Stored records:

───

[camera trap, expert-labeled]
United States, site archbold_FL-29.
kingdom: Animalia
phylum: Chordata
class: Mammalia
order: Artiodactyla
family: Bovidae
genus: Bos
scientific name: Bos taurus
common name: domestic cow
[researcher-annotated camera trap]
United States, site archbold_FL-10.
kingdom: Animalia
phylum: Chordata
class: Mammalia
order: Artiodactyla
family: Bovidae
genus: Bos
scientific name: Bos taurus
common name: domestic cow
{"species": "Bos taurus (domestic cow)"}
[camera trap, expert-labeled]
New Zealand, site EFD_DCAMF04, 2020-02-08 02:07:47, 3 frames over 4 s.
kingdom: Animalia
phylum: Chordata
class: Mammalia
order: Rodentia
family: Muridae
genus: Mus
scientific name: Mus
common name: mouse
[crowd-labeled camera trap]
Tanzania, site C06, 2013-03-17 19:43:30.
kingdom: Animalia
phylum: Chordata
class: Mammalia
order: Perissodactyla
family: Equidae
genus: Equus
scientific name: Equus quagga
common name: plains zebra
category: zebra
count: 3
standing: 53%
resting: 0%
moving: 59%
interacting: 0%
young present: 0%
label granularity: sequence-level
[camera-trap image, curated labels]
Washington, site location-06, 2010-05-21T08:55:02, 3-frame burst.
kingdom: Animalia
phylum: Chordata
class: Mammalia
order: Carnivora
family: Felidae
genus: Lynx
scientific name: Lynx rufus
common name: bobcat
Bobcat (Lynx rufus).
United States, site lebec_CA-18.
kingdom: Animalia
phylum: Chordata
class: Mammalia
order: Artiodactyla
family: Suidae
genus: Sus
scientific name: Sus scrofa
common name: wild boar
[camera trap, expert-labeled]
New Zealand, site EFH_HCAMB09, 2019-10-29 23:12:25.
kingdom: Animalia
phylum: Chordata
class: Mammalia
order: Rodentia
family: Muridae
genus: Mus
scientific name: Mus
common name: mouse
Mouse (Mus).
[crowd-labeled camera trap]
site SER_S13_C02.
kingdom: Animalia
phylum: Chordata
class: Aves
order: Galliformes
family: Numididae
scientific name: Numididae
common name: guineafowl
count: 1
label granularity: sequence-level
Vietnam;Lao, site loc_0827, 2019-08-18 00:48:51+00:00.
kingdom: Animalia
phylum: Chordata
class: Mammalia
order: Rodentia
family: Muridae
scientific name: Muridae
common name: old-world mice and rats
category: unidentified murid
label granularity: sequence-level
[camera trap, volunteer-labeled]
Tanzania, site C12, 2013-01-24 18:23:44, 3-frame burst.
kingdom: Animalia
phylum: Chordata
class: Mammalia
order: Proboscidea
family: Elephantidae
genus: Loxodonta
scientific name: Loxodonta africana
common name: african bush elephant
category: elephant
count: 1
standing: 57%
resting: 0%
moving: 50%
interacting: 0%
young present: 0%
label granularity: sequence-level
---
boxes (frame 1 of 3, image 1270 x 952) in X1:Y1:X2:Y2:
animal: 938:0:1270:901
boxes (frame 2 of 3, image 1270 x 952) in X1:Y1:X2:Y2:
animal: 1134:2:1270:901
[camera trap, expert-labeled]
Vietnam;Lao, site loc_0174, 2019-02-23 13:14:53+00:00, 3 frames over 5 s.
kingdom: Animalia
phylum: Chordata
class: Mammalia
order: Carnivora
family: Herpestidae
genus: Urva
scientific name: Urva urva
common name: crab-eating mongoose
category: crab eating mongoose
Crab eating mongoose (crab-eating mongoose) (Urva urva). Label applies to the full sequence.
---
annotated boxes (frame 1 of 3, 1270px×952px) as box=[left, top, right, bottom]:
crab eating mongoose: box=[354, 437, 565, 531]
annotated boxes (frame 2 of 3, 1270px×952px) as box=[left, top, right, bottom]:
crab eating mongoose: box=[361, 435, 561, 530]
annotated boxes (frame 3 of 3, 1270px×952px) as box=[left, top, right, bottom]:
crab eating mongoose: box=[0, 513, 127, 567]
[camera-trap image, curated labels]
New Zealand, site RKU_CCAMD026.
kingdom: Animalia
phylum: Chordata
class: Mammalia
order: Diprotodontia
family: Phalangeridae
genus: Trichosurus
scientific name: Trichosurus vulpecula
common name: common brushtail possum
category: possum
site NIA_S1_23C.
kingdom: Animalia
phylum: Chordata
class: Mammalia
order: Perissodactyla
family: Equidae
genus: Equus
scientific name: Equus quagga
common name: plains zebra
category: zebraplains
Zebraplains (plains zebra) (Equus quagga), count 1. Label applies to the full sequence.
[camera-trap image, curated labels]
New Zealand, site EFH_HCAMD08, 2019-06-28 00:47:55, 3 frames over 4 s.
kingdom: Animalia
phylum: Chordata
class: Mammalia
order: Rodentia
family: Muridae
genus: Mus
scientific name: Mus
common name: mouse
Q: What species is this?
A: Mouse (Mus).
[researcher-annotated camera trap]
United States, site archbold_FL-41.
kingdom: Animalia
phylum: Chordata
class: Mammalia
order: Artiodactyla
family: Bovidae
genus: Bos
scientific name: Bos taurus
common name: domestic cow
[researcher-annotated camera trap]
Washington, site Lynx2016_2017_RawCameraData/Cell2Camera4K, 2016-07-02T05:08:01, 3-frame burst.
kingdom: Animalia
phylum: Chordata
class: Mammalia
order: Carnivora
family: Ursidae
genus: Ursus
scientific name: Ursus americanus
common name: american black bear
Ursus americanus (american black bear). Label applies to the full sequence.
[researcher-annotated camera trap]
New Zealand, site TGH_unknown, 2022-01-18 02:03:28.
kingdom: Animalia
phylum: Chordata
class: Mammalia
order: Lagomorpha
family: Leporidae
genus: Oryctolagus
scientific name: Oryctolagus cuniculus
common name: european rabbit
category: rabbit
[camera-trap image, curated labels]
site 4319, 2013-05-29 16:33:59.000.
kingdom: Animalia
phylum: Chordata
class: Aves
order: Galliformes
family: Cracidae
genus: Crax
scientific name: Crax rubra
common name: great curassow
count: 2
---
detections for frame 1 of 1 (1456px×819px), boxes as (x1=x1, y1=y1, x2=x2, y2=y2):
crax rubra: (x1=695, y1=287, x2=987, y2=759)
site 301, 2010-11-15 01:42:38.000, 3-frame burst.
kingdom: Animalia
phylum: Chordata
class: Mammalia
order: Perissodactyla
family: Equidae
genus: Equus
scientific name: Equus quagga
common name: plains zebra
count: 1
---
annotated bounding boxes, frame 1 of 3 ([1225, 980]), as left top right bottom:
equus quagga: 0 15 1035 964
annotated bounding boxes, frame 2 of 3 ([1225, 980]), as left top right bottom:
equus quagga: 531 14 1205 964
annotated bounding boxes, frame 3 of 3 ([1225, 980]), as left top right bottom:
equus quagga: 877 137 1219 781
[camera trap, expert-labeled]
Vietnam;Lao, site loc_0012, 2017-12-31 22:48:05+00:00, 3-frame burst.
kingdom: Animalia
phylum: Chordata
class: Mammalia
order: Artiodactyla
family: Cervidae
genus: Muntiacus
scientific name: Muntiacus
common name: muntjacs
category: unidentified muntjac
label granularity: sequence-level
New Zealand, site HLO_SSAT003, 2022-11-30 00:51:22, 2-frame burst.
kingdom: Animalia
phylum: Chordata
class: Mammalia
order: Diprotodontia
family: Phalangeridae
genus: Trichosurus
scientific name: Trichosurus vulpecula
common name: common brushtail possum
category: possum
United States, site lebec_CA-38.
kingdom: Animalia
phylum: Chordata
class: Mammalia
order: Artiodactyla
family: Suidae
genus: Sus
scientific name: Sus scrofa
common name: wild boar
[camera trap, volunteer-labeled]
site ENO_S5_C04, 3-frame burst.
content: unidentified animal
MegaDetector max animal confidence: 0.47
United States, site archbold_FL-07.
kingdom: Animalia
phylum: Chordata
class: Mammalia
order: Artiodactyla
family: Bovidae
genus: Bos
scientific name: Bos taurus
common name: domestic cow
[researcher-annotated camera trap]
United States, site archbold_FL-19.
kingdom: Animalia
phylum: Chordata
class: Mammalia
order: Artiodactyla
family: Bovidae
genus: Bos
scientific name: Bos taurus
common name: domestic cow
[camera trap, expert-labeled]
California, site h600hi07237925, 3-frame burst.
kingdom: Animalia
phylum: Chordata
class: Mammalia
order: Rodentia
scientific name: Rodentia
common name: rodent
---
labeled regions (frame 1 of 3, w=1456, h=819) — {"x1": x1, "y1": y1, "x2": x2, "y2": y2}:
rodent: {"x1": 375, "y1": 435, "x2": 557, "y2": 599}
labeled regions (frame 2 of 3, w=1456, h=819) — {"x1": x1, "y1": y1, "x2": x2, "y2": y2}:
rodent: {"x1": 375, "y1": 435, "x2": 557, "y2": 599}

───

▶ [THE PROBLEM] Starting at the line that contains "annotated bounding boxes, frame 3", copy each line through the last one in the records, exactly, and output nothing else.

▶ [ANSWER SECTION]
annotated bounding boxes, frame 3 of 3 ([1225, 980]), as left top right bottom:
equus quagga: 877 137 1219 781
[camera trap, expert-labeled]
Vietnam;Lao, site loc_0012, 2017-12-31 22:48:05+00:00, 3-frame burst.
kingdom: Animalia
phylum: Chordata
class: Mammalia
order: Artiodactyla
family: Cervidae
genus: Muntiacus
scientific name: Muntiacus
common name: muntjacs
category: unidentified muntjac
label granularity: sequence-level
New Zealand, site HLO_SSAT003, 2022-11-30 00:51:22, 2-frame burst.
kingdom: Animalia
phylum: Chordata
class: Mammalia
order: Diprotodontia
family: Phalangeridae
genus: Trichosurus
scientific name: Trichosurus vulpecula
common name: common brushtail possum
category: possum
United States, site lebec_CA-38.
kingdom: Animalia
phylum: Chordata
class: Mammalia
order: Artiodactyla
family: Suidae
genus: Sus
scientific name: Sus scrofa
common name: wild boar
[camera trap, volunteer-labeled]
site ENO_S5_C04, 3-frame burst.
content: unidentified animal
MegaDetector max animal confidence: 0.47
United States, site archbold_FL-07.
kingdom: Animalia
phylum: Chordata
class: Mammalia
order: Artiodactyla
family: Bovidae
genus: Bos
scientific name: Bos taurus
common name: domestic cow
[researcher-annotated camera trap]
United States, site archbold_FL-19.
kingdom: Animalia
phylum: Chordata
class: Mammalia
order: Artiodactyla
family: Bovidae
genus: Bos
scientific name: Bos taurus
common name: domestic cow
[camera trap, expert-labeled]
California, site h600hi07237925, 3-frame burst.
kingdom: Animalia
phylum: Chordata
class: Mammalia
order: Rodentia
scientific name: Rodentia
common name: rodent
---
labeled regions (frame 1 of 3, w=1456, h=819) — {"x1": x1, "y1": y1, "x2": x2, "y2": y2}:
rodent: {"x1": 375, "y1": 435, "x2": 557, "y2": 599}
labeled regions (frame 2 of 3, w=1456, h=819) — {"x1": x1, "y1": y1, "x2": x2, "y2": y2}:
rodent: {"x1": 375, "y1": 435, "x2": 557, "y2": 599}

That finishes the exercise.